- Information supplied -
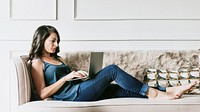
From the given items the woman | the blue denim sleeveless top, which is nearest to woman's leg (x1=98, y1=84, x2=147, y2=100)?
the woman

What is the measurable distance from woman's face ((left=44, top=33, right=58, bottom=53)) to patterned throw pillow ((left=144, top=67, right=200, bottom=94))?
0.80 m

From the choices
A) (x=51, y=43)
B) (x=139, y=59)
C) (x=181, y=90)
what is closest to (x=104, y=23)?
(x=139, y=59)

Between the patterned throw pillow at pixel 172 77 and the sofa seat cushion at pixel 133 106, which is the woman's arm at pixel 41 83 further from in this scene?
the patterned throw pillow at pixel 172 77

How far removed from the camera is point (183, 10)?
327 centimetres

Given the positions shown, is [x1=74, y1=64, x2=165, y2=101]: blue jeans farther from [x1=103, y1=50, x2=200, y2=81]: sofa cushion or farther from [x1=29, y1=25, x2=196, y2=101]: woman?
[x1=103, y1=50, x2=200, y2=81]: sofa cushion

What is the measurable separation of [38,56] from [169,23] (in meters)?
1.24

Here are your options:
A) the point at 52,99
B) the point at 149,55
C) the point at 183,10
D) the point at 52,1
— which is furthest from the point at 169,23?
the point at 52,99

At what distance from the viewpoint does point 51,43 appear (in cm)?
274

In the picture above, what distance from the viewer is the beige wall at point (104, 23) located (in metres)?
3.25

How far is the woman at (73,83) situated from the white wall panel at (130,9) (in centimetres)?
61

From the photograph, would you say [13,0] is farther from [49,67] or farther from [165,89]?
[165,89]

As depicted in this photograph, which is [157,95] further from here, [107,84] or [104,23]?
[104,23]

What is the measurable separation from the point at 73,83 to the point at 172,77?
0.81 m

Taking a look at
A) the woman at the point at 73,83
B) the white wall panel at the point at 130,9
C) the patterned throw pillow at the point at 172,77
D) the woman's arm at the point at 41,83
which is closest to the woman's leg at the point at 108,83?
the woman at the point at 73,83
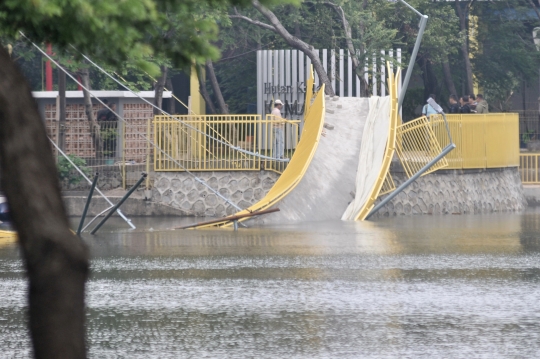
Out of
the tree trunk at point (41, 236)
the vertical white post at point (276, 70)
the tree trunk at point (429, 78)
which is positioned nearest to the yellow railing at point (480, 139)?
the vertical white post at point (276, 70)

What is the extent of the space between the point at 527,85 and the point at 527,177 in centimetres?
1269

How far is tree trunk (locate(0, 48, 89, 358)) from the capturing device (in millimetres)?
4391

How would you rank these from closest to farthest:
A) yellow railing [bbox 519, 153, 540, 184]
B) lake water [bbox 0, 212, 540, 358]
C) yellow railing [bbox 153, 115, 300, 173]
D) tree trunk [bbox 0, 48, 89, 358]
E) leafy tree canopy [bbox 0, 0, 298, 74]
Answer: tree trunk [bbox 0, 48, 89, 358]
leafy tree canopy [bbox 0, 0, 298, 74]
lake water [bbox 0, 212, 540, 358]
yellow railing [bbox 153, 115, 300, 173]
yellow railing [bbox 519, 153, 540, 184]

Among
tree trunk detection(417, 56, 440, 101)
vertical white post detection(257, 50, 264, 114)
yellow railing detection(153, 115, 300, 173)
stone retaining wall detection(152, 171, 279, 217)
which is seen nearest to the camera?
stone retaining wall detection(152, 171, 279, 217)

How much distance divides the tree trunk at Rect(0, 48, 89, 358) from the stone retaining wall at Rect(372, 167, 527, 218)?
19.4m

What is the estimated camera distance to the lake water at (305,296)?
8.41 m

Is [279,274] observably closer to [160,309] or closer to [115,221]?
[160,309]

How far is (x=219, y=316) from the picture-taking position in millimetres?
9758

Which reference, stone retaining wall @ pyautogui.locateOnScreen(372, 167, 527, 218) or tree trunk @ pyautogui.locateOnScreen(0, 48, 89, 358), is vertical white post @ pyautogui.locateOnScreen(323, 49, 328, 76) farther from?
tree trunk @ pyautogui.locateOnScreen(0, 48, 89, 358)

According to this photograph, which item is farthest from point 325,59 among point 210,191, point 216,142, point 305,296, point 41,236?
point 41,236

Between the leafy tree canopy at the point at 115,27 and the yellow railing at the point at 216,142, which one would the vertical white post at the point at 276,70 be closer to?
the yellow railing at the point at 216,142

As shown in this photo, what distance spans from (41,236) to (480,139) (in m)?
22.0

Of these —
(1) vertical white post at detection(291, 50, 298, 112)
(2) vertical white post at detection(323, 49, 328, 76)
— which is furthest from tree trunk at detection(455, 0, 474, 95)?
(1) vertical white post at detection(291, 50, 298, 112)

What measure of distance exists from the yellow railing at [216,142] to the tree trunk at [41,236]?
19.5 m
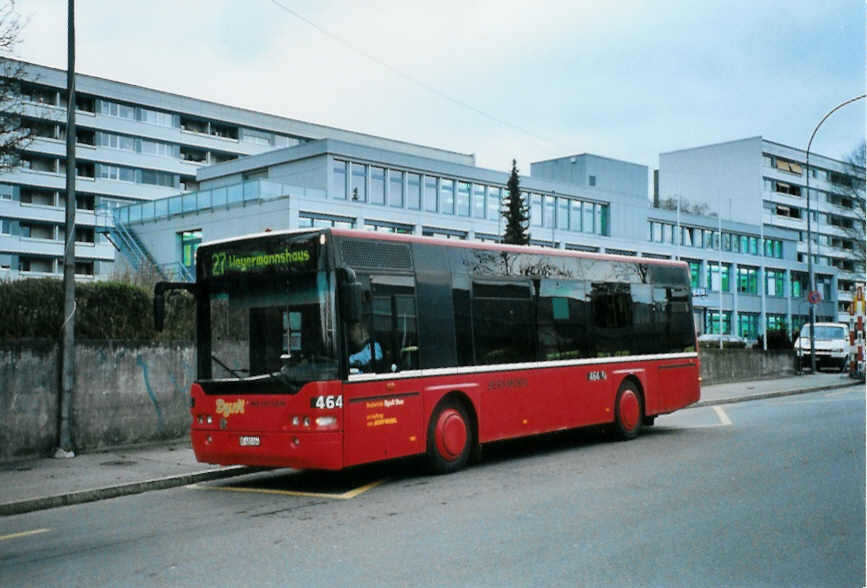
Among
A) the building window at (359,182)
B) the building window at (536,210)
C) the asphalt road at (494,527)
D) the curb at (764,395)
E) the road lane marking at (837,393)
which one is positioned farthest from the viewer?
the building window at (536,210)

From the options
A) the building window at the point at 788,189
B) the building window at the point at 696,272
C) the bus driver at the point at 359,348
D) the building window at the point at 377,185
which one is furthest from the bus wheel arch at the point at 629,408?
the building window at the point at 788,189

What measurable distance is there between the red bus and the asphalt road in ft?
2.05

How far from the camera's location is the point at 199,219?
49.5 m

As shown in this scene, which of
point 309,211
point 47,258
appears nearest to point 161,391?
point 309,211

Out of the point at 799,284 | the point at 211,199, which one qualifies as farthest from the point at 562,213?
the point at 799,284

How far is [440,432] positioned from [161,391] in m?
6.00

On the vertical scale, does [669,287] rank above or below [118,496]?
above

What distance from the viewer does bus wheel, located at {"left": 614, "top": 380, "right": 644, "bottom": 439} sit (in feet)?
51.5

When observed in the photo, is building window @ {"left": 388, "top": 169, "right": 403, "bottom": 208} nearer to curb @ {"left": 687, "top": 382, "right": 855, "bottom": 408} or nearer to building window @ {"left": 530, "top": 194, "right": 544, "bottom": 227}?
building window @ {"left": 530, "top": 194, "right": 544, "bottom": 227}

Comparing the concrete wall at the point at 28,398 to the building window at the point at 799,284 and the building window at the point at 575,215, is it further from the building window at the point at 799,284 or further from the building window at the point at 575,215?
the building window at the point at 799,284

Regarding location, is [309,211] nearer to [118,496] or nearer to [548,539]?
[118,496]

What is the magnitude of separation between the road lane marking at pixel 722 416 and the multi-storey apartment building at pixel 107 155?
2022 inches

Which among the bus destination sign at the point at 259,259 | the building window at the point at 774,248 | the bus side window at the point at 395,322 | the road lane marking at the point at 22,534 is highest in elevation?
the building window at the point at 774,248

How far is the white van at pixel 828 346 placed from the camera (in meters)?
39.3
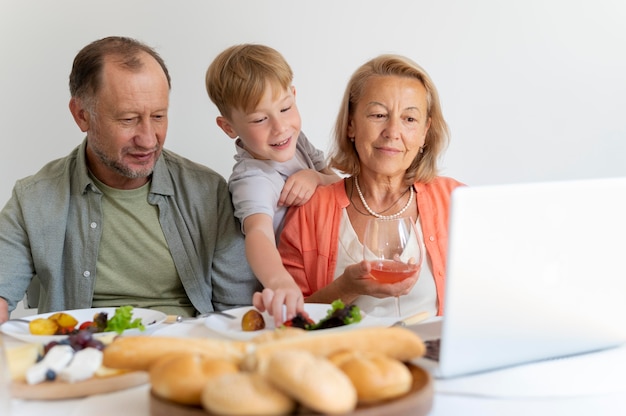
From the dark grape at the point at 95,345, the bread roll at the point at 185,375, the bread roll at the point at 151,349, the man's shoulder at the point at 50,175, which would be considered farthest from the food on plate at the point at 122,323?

- Do this -
Copy all the data exactly as written, but skip any picture.

- Exercise response -
From the given items the woman | the blue denim sleeveless top, which is nearest to woman's leg (x1=98, y1=84, x2=147, y2=100)?
the woman

What is the measurable distance from woman's face ((left=44, top=33, right=58, bottom=53)) to patterned throw pillow ((left=144, top=67, right=200, bottom=94))?
0.80 m

From the choices
A) (x=51, y=43)
B) (x=139, y=59)
C) (x=181, y=90)
what is closest to (x=104, y=23)?
(x=139, y=59)

Between the patterned throw pillow at pixel 172 77 and the sofa seat cushion at pixel 133 106, which is the woman's arm at pixel 41 83 further from in this scene?
the patterned throw pillow at pixel 172 77

How far removed from the camera is point (183, 10)?
327 centimetres

Given the positions shown, is [x1=74, y1=64, x2=165, y2=101]: blue jeans farther from [x1=103, y1=50, x2=200, y2=81]: sofa cushion or farther from [x1=29, y1=25, x2=196, y2=101]: woman?
[x1=103, y1=50, x2=200, y2=81]: sofa cushion

What is the measurable separation of [38,56] from [169,23] (in meters)?
1.24

Here are your options:
A) the point at 52,99
B) the point at 149,55
C) the point at 183,10
D) the point at 52,1
— which is furthest from the point at 169,23?
the point at 52,99

At what distance from the viewpoint does point 51,43 appear (in cm)?
274

In the picture above, what distance from the viewer is the beige wall at point (104, 23) located (in metres)?
3.25

How far is the woman at (73,83) situated from the white wall panel at (130,9) (in centimetres)?
61

From the photograph, would you say [13,0] is farther from [49,67] or farther from [165,89]?
[165,89]

As depicted in this photograph, which is [157,95] further from here, [107,84] or [104,23]?
[104,23]

What is the measurable separation from the point at 73,83 to the point at 172,77?
0.81 m

Taking a look at
A) the woman at the point at 73,83
B) the white wall panel at the point at 130,9
C) the patterned throw pillow at the point at 172,77
D) the woman's arm at the point at 41,83
which is closest to the woman's leg at the point at 108,83?
the woman at the point at 73,83
Out of
the tree trunk at point (41, 236)
the vertical white post at point (276, 70)
the tree trunk at point (429, 78)
which is positioned nearest to the yellow railing at point (480, 139)?
the vertical white post at point (276, 70)

What is the extent of the space between the point at 527,85 and the point at 527,177 in centimetres?
1269

How far is tree trunk (locate(0, 48, 89, 358)) from the capturing device (in millimetres)?
4391

How would you rank these from closest to farthest:
A) yellow railing [bbox 519, 153, 540, 184]
B) lake water [bbox 0, 212, 540, 358]
C) yellow railing [bbox 153, 115, 300, 173]
D) tree trunk [bbox 0, 48, 89, 358]
E) leafy tree canopy [bbox 0, 0, 298, 74]
Answer: tree trunk [bbox 0, 48, 89, 358]
leafy tree canopy [bbox 0, 0, 298, 74]
lake water [bbox 0, 212, 540, 358]
yellow railing [bbox 153, 115, 300, 173]
yellow railing [bbox 519, 153, 540, 184]

Among
tree trunk detection(417, 56, 440, 101)
vertical white post detection(257, 50, 264, 114)
yellow railing detection(153, 115, 300, 173)
stone retaining wall detection(152, 171, 279, 217)
which is seen nearest to the camera?
stone retaining wall detection(152, 171, 279, 217)

How much distance divides the tree trunk at Rect(0, 48, 89, 358) from the stone retaining wall at Rect(372, 167, 527, 218)?
19.4m

What is the estimated camera distance to the lake water at (305,296)?
8.41 m

Is [279,274] observably closer to [160,309] or closer to [115,221]?
[160,309]

How far is (x=219, y=316) from the picture-taking position in millimetres?
9758

Which reference, stone retaining wall @ pyautogui.locateOnScreen(372, 167, 527, 218) or tree trunk @ pyautogui.locateOnScreen(0, 48, 89, 358), is vertical white post @ pyautogui.locateOnScreen(323, 49, 328, 76) farther from?
tree trunk @ pyautogui.locateOnScreen(0, 48, 89, 358)

According to this photograph, which item is farthest from point 325,59 among point 210,191, point 216,142, point 305,296, point 41,236?
point 41,236

Between the leafy tree canopy at the point at 115,27 and the yellow railing at the point at 216,142, which one would the vertical white post at the point at 276,70 be closer to?
the yellow railing at the point at 216,142

As shown in this photo, what distance spans from (41,236) to (480,139) (in m)?
22.0

Of these —
(1) vertical white post at detection(291, 50, 298, 112)
(2) vertical white post at detection(323, 49, 328, 76)
— which is furthest from tree trunk at detection(455, 0, 474, 95)?
(1) vertical white post at detection(291, 50, 298, 112)

What measure of distance exists from the yellow railing at [216,142] to the tree trunk at [41,236]?
19.5 m
Among
A) the building window at (359,182)
B) the building window at (536,210)
C) the asphalt road at (494,527)
D) the curb at (764,395)
E) the road lane marking at (837,393)
which one is positioned farthest from the viewer?
the building window at (536,210)

From the options
A) the building window at the point at 788,189
B) the building window at the point at 696,272
C) the bus driver at the point at 359,348
D) the building window at the point at 377,185
which one is furthest from the bus wheel arch at the point at 629,408?
the building window at the point at 788,189

What measurable distance is there between the red bus and the asphalt road in ft?
2.05

How far from the camera's location is the point at 199,219?
49.5 m

As shown in this scene, which of
point 309,211
point 47,258
appears nearest to point 161,391?
point 309,211

Out of the point at 799,284 | the point at 211,199, which one qualifies as farthest from the point at 562,213?
the point at 799,284

How far is [440,432] positioned from [161,391] in m?
6.00

On the vertical scale, does [669,287] rank above or below [118,496]?
above

What distance from the viewer does bus wheel, located at {"left": 614, "top": 380, "right": 644, "bottom": 439} sit (in feet)?
51.5

When observed in the photo, is building window @ {"left": 388, "top": 169, "right": 403, "bottom": 208} nearer to curb @ {"left": 687, "top": 382, "right": 855, "bottom": 408} or nearer to building window @ {"left": 530, "top": 194, "right": 544, "bottom": 227}?
building window @ {"left": 530, "top": 194, "right": 544, "bottom": 227}

Comparing the concrete wall at the point at 28,398 to the building window at the point at 799,284 and the building window at the point at 575,215, is it further from the building window at the point at 799,284 or further from the building window at the point at 575,215?
the building window at the point at 799,284

Regarding location, is [309,211] nearer to [118,496] or nearer to [548,539]?
[118,496]

What is the magnitude of separation between the road lane marking at pixel 722 416 and the multi-storey apartment building at pixel 107 155?
2022 inches

Which among the bus destination sign at the point at 259,259 | the building window at the point at 774,248 | the bus side window at the point at 395,322 | the road lane marking at the point at 22,534 is highest in elevation?
the building window at the point at 774,248

How far is the white van at pixel 828 346 placed from the camera (in meters)?
39.3
From the dark grape at the point at 95,345, the bread roll at the point at 185,375, the bread roll at the point at 151,349, the man's shoulder at the point at 50,175, which would be considered farthest from the food on plate at the point at 122,323?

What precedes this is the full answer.